ワークショップも二日目。昨日のような怖れからは解放された気分で、少し余裕をもって臨むことが出来ます。昨日に続き、コンメディア・デラルテの解説からスタート。今日は、マスクとそれが象徴する人格についてです。
もっとも古い歴史を持つザンニ。彼は戦争から帰還――逃げ帰ってきた、臆病で小狡い男。けれどどこか憎めない人格を持っています。自分の頭に住んでいたシラミを見つけて殺そうとするけれども、目が合ってしまったために殺せず、シラミの訴える母や家族のことに耳を貸してしまった結果、再び自分の頭にシラミを帰してしまう。そんな少し弱気なところがある男のようです。

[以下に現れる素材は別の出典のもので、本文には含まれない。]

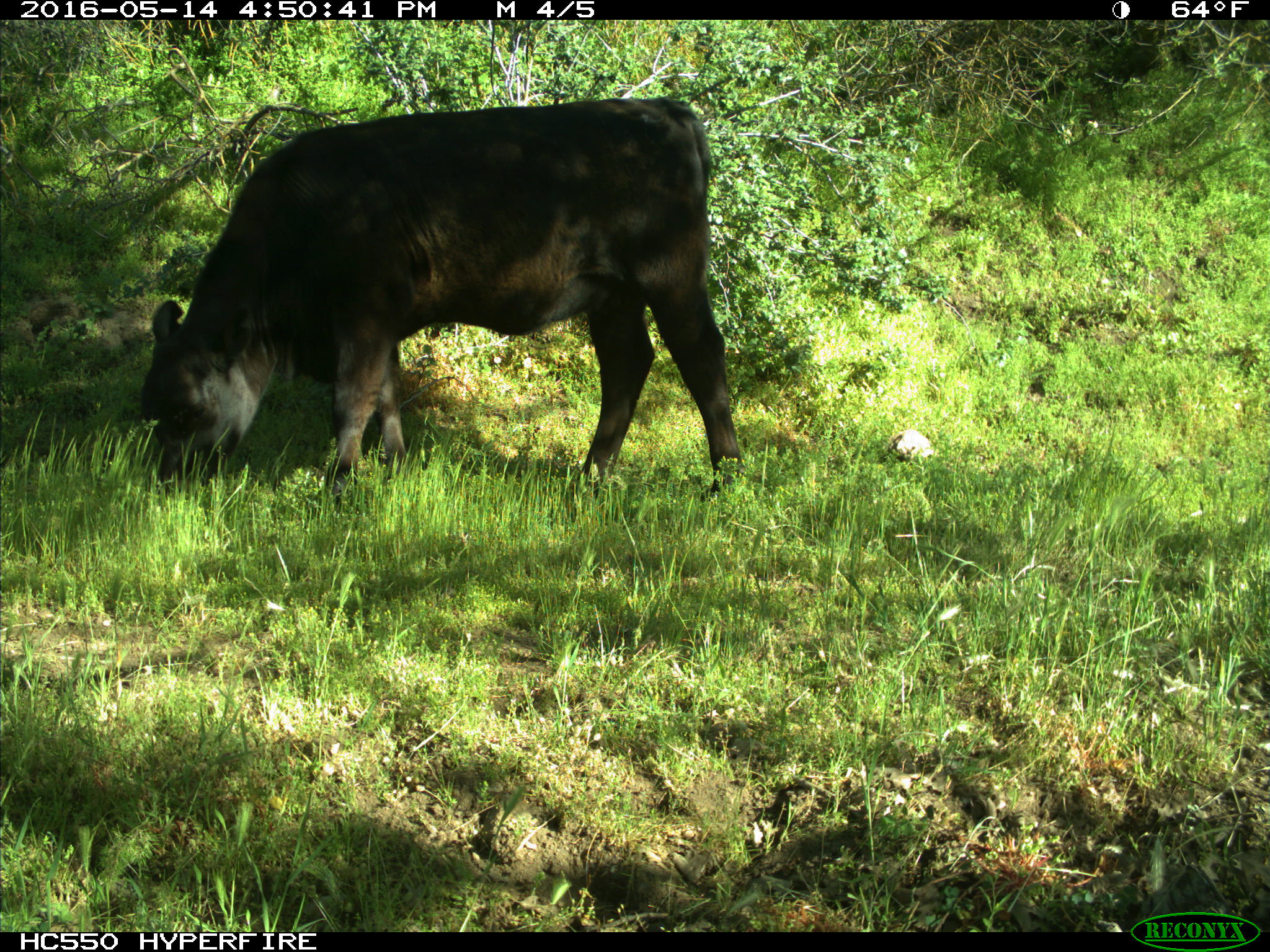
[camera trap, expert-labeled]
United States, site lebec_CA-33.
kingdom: Animalia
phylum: Chordata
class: Mammalia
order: Artiodactyla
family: Bovidae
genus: Bos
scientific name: Bos taurus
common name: domestic cow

そして、このザンニが時代を経て分化していったのがアルレッキーノとブリゲッラ。二人とも、ザンニと同様に貧しい階層のもので貪欲さ狡猾さを持っていますが、それぞれで性格が違います。
アルレッキーノはお腹が空いていても、すぐそばを飛ぶ蝶々に心引かれてしまい、せっかく見つけた食べ物を食べそこなってしまうような男です。対しブリゲッラは、食べ物に固執するばかりか、蝶々までつかまえて食べてしまうような貪欲さを見せます。
夢を追ってしまうアルレッキーノに、あくまで現実主義者であるブリゲッラ。同じ最下層民であっても、こういう性格の違いを持たせているところに、コンメディア・デラルテが、やはり西洋の対比、対照をもって物事を描こうという文化のもとに育ったものであると実感させます。

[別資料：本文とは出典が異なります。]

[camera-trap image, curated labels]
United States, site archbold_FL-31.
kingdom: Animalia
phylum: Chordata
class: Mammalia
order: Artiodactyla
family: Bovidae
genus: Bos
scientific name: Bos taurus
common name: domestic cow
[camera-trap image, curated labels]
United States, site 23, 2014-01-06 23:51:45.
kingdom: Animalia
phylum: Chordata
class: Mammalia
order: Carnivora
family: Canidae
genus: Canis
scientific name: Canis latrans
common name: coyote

なお、茂山あきら氏の解説によれば、狂言における太郎冠者、次郎冠者は特に性格の違いがなく、むしろ固有の性格やなにかから離れた、主に対する従としての性質だけが残った人格、なのだそうです。ある意味、捨象されたすえに残った、召使いという概念そのもの、なのかも知れません。
今日の練習は、昨日よりも進んで、アルレッキーノやなんかの所作を、実際にやってみるというものでした。というか、二日目にしていきなり実践に入るとは思わなかった。
昨日のように輪になって、右回りに進んでいきます。前を進む人間との距離を一定に保ちながら、アルレッキーノやブリゲッラ、軍人のカピターノになって歩かねばならんのですが、それがまた出来やしない。それでも示された歩き方をまねているだけの時はよかった。けれど金持ちの老人のパンタローネで歩くときは、自分が老人になったときを思って歩くことが求められたので、もうまったくどうしたらよいかわからず往生しました。自分のなかから出てくるものに耳を傾けるのは、まったくの苦手なのです。
与えられたかたちをなぞるだけでは駄目で、そのものにならないとだめだという話でした。アルレッキーノの歩き方で食べ物に向かっていくのは技術で、けれどその技術を見せることは意味を持たない。意味があるのは、技術をはるかに越えて、まさに食べ物に心を奪われたアルレッキーノであることだというのです。
いや、そりゃ頭ではわかるんですよ。けれど、そりゃ技術ができるようになった人間が、はじめて達することのできる段階だよなあ。と、むかし技術不足で苦しんだ自分なんかは思ってしまいました。
コンメディア・デラルテから少し離れて、ちょっとしたパフォーマンスの試みのようなこともやりました。全員で一箇所に集まって、交差しあいながらも触れ合わないようにして動き、合図があったらもとの位置に帰る。パートナーと身体の一箇所を触れ合わせた状態で、離さないようにできるだけ自由に動く。くずおれて、指定された身体の一部(胸とか右手とか)から起き上がっていく。
これらの動作を通じて、意識でがちがちになっている動きを、意識から解き放っていこうということのようです。
けれど、意識というのは恐ろしいもので、特に、常に監視する自分に見つめ続けられているような自分のような人間には、意識から解放されてなにかをするというのは本当に難しいのです。
アルレッキーノの名乗りを上げてみるという。身振り手振りも加えながら、アルレッキーノらしく、アルレッキーノの名乗りを上げる。けれど、それがどうしても出来なかったのです。ブリゲッラにしても然り。カピターノにしても同様です。
どこかで自分を見ている自分がいて、自分が自分以外の誰かになることを許さないかのようです。身体は開こうとするのに、意識は身体を強ばらせ、結局は飛び上がれずに影が縫い付けられたかのよう。まずは意識から開かねばならないと、思い知りました。
頭の中ではなんだって出来ても、現実には難しいものです。意識は自由でありたいと思いながら、身体にとらわれている。そして、それは逆でもあるのです。
身体が考え、気付かせることもあります。実践こそが、知るということ本質。発見はいくらでもあります。あとは、どれだけ歩み寄れるかにかかっているのだと、そう思います。